1 "nicht reserviert" 0 0 0
2 Horst 4 5 3
3 "nicht reserviert" 0 0 0
4 "nicht reserviert" 0 0 0
5 Hans 3 3 6
6 "nicht reserviert" 0 0 0
...
200 "nicht reserviert" 0 0 0

(soritert wie erwünscht)
Wenn ich nun aber die restlichen Tische belegen will schreibt es mir nocheinmal alle 200 zeilen mit den entsprechenden Werten, die dieses mal eingegeben wurden.

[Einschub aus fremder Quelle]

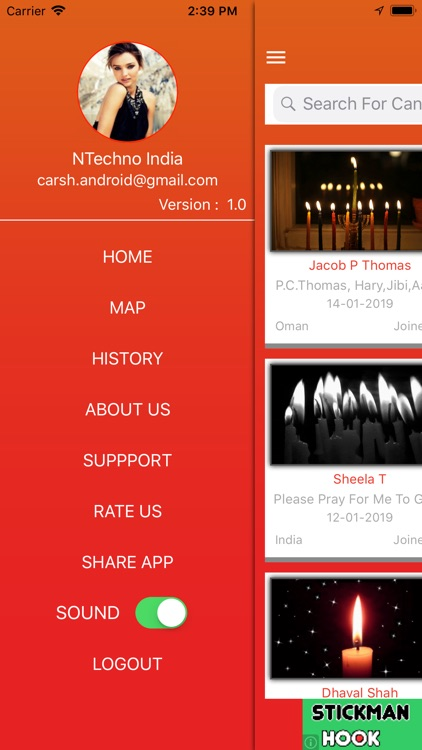 Light A Candle And Pray screenshot-3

1 "nicht reserviert" 0 0 0
2 Horst 4 5 3
3 "nicht reserviert" 0 0 0
4 "nicht reserviert" 0 0 0
5 Hans 3 3 6
6 "nicht reserviert" 0 0 0
...
200 "nicht reserviert" 0 0 0
1 bernd 3 6 7
2 "nicht reserviert" 0 0 0
3 "nicht reserviert" 0 0 0
4 "nicht reserviert" 0 0 0
5 "nicht reserviert" 0 0 0
6 Heinrich 2 6 4
...
200 "nicht reserviert" 0 0 0

Meine Frage ist nun, wie ich einzelne, schon bestehende Zeilen, überschreiben kann, oder wie ich es anders anstellen könnte eine zusammenhängende, geordnete Liste zu bekommen.

Vielen Danke schonmal


----------



## sheel (18. Juni 2013)

Hi und Willkommen bei tutorials.de,

Da die Zeilen unterschiedliche (Byte-)Längen haben
kann man sie nicht direkt in der Datei abändern
(ohne die anderen Zeilen zu "zerstören").

a)
Wenn es möglich/erlaubt ist, die Speicherart zu ändern, würde es (einfach) gehen.
Kehrseite wäre, dass der Dateiinhalt, der zurzeit im Texteditor
auch für Menschen schön lesbar ist, dort etwas seltsam ausschauen wird.

b)
Sonst: Lies die gesamte Datei ein, in ein Array etc. (Tischanzahl = Arraygröße ist ja bekannt),
änder alles Nötige im Array und schreib das ganze Array wieder in die Datei.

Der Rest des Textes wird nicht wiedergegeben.